ИЗ ИЛЛЮСТРАЦИЙ К ПОВЕСТИ «ЛЧК»


………………………….
Заброшенный город. Развалины. Заросли какие-то. Антиутопия, так назвали повесть, она даже, как фантастика, была выдвинута на «Бронзовую улитку» в 1992 году.
НО когда я начал писать ее, в 85-86 годах задумал, я считал, что это ИДИЛЛИЯ — заброшенный город, мизерные, но стабильные тепло и еда, несколько старых друзей, веселые встречи в подвале, множество прекрасных и разных зверей… наконец, враги, выродившиеся коммунисты, можно сказать, уже бессильные, смешные…
Кончается печально, но надежда на встречу с главным другом остается. Чего еще желать в этом мире?
Потом, несколько лет лихорадки, надежд на лучшее в реальности…
А сейчас я возвращаюсь к своему городу.

ДЕВОЧКА С ЩЕНКОМ


………………………………
Право, извините меня, страшно лень писать каждый раз технику, размер и все такое. (но если спрашивают, я подробно отвечаю)
И не только лень, а какая-то убежденность в ненужности этого именно здесь. Зыбкость и текучесть такие в Интернете, что создается впечатление: придет завтра, и исчезнут люди, которые переговариваются со мной, исчезнет ЖЖ… как многое исчезло с 96-го года, когда я впервые попал сюда.
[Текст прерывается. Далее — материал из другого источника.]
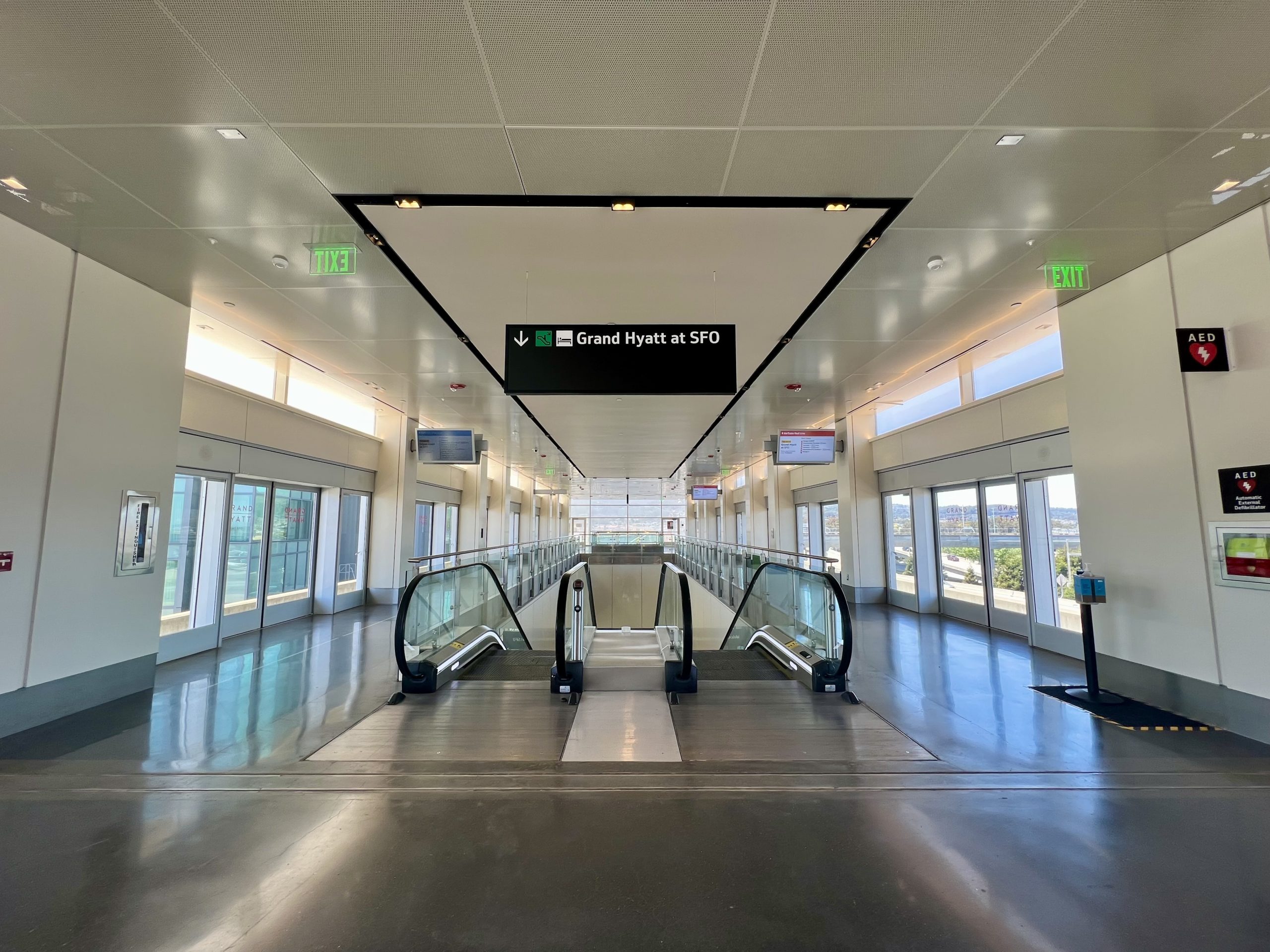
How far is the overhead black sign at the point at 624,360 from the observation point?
13.0 ft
Но есть и другое: ЗДЕСЬ главное изображение, сама виртуальность, а картинки эти (и обработки их, которые у меня на дисках в компе) никто не увидит… или почти никто. Изображение первично, вещь вторична, вот что получается. Это величайший обман, но факт экрана. Ну, не совсем, но все же, все же…
И все-таки, чертовски интересно создавать этот мир нереальности, множить изображения, или почти точно копируя, или слегка изменяя их в угоду условиям экрана… Вот уж настоящая игра в бисер…

ФРАГМЕНТ ПОВЕСТИ «ЛЧК» («Цех фантастов-91»)
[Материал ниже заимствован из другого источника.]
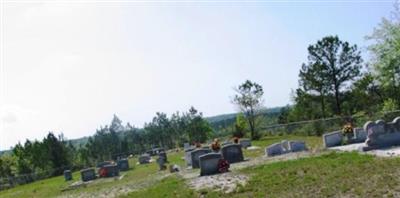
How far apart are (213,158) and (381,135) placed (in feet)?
22.5

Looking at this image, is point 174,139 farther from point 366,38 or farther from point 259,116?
point 366,38

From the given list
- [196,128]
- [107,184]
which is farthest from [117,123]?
[107,184]

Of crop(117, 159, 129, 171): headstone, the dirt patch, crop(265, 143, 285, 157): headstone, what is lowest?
the dirt patch

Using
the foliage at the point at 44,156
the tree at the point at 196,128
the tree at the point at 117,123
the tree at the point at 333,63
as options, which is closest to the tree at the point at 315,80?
the tree at the point at 333,63

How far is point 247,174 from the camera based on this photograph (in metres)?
17.7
(на основе фотографии И. Казанской)

……………………………………….
Жить долго, а рассказать жизнь, как это ни обидно, можно за час. Но я узнал не все, рядом плюхнулся Бляс, и разговор пошел в другую сторону. У Бляса была еще одна теория, объясняющая всю картину жизни.
— Вот слушай,— он наклонился ко мне, от него исходил жар, ощутимый на расстоянии,— наш разум — моргает… а тело…— он шлепнул себя по месту, где грудь без подготовки переходила в живот,— тело живет непрестанно.
Лицо его улыбалось, а глаза не шутили, смотрели цепко и бодро.
— Ну, как в кино… или глаз — моргает, а ты все видишь,— пояснил он.
— Быстро, что ли?
— Ну да… разум моргнул — человек мертвый, смотрит — человек живой. И так все время, мертвый — живой, мертвый — живой. Понял?
— Ладно, Бляс,— сказал Коля, поглядывая на остатки пустырника,— мы-то живые…
— Когда мы мертвые — не знаем, не помним ничего, а потом снова живем, и живое с живым сливается, как одна картина, ясно? — Он снисходительно смотрел на Колю.
— Я смотрю на тебя, Бляс,— ты все время живой,— робко заметил Аугуст.
— Чудак, когда я мертвый —- и ты мертвый — не можешь меня видеть.
— А тело что, а тело? — закричал «дядя».
— Тело непрестанностью своей опору дает, вот разум и возвращается.
— А если человек мертвый? — спросил я.
— Он мертвый, когда я живой… сбивается все, понимаешь?
— Но мы-то хороним его, он разлагается, труп? — решил я поспорить с ним. Я хотел понять, зачем ему нужно это.
— Так он со всем миром живым в ногу не попадает, вот и всего. Никто его живым не видит, а он живой.
Оказывается, он не верил в смерть, славный парень.
— Ты что, шкилетов не видел? — полез на него Коля.
— Так ты, может, тоже шкилет, когда мой разум моргает,— спокойно осадил его Бляс.
— Ну, Бляс, ты удивительный человек…— восхищенно покачал головой Аугуст.
— Он двадцать лет уехамши был, приехал — и также моргает… откуда он знает, а? — тыча в Аугуста пальцем, закричал Коля.
— Разум его все знает, помнит,— как ребенку объяснил ему Бляс.
— Не докажешь! — решительно заявил Коля.
— Ну, спроси у Антона.
Все повернулись к бывшему ученому.
— Эт-то интересно…— промямлил застигнутый врасплох Антон.
— Ну вот, интересно! — торжествующе сказал Бляс и в честь своей победы налил всем мужчинам пустырника.
Коля не стал больше спорить, моргал он или не моргал. а пустырник видел всегда.